• [PAGE EXCERPT]:
↓

Oliver Morgan Sunday February 20, 2000

Inspectors have uncovered 'extremely serious' management flaws at a second atomic plant run by British Nuclear Fuels. The errors resulted in the inaccurate recording of radioactive discharges at Hinkley Point, the nuclear power station on the Bristol Channel.

The revelation follows the publication of three highly critical Government reports that highlight failures of control at the company's Sellafield complex in Cumbria.

The new report - by an inspector from the Environment Agency - suggests BNFL is beset by management problems. The inspector told The Observer his investigations found an 'extremely serious' situation, which 'cuts at the very foundation of the method of regulation'.

He said these indicated failures were not limited to Sellafield, an observation that will raise worrying concerns about the culture of management throughout the company, which owns eight operational first-generation Magnox power stations, along with the Sellafield site and other operations.

The problems at Hinkley Point concern carbon-14 emissions between December 1997 and December 1999. Only half the real emissions of the isotope were recorded by staff, it now appears.

The Environment Agency inspector, Jim Pagington, said a BNFL employee had noted high levels of emissions and assumed his figures were distorted by the presence of another radioactive substance, sulphur-35.

He then calculated how much sulphur-35 he thought was present, and subtracted it from the total. This was significant enough to alter the annual total, and reduce it by 50 per cent.

'A member of staff thought that because the carbon-14 discharges were high, the sampling system was not working,' Pagington told The Observer . 'He thought the sulphur-35 was being carried over with carbon-14, so he subtracted one figure from another. He was wrong.'

Pagington stressed, however, that the emissions did not breach the agency's limit for C14 emissions. 'The most serious thing about this is that it is a breach of company procedure,' he said.

↑

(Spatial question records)
↓

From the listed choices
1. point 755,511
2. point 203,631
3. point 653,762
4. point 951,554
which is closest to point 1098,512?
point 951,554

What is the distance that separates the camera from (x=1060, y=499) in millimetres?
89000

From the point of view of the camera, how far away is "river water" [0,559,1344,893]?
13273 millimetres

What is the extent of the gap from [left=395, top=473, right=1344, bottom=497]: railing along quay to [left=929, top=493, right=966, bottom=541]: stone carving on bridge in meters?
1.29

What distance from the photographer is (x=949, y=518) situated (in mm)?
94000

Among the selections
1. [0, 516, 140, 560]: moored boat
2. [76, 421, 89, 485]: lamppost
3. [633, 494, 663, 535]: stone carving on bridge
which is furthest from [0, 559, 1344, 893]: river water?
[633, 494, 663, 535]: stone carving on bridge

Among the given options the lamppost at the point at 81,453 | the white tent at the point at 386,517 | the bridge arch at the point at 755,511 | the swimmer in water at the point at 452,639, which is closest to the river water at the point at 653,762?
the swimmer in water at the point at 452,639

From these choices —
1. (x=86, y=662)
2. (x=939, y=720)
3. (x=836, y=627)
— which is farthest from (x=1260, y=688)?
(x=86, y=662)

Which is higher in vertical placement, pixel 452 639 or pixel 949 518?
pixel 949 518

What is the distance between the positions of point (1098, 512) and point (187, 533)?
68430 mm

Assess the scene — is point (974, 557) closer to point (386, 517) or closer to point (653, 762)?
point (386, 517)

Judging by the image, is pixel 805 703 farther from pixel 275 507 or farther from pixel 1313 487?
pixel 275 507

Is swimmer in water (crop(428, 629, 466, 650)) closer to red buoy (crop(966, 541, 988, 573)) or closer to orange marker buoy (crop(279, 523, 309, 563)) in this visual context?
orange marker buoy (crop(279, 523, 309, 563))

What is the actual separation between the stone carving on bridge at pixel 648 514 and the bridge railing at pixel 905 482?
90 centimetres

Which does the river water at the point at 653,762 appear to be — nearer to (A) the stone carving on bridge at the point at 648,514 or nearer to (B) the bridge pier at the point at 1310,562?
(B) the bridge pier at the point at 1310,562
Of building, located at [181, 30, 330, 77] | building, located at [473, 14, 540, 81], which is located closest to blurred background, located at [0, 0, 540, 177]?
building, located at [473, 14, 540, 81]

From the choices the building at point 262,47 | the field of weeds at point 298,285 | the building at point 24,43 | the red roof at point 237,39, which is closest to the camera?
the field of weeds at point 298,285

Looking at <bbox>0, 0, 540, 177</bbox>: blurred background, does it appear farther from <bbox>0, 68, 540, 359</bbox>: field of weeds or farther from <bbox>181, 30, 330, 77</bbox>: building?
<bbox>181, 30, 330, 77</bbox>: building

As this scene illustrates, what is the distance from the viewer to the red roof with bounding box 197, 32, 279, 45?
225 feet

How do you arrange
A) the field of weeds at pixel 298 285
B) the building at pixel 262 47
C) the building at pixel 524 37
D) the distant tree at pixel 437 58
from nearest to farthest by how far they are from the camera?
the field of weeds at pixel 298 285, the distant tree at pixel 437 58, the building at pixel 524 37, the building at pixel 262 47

↑

• [STATED GOAL 1]: Reproduce the part of the BNFL report from "He then calculated" to "50 per cent." word for word.
• [STATED GOAL 2]: Resume the report on the Hinkley Point emission errors by writing what comes after its final sentence.

• [EXERCISE RESULT 1]:
He then calculated how much sulphur-35 he thought was present, and subtracted it from the total. This was significant enough to alter the annual total, and reduce it by 50 per cent.

• [EXERCISE RESULT 2]:
'It shows the management processes are failing and seems to indicate it is not just a problem in one place. We take it extremely seriously. It cuts at the very foundation of regulation.'

He had not yet decided if the misrecording amounted to deliberate falsification, but did not rule that out as a possibility.

Last week the Environment Agency issued an enforcement notice on a BNFL subsidiary, Magnox Electric, which operates Hinkley A, requiring the company to re-examine the samples concerned and revise its monitoring procedures. Hinkley Point A's two reactors are currently shut down following separate safety concerns.

Patrick van den Bulck of the Campaign for Nuclear Disarmament said: 'With these revelations following hard on the heels of the Sellafield data falsification scandal, it would seem that fabricating records is endemic within BNFL.'

Several damning reports about BNFL were issued by the Nuclear Installations Inspectorate last week. Three major problems at the company were highlighted: lack of high-quality safety management, lack of resources to carry out existing safety management and lack of independent inspection.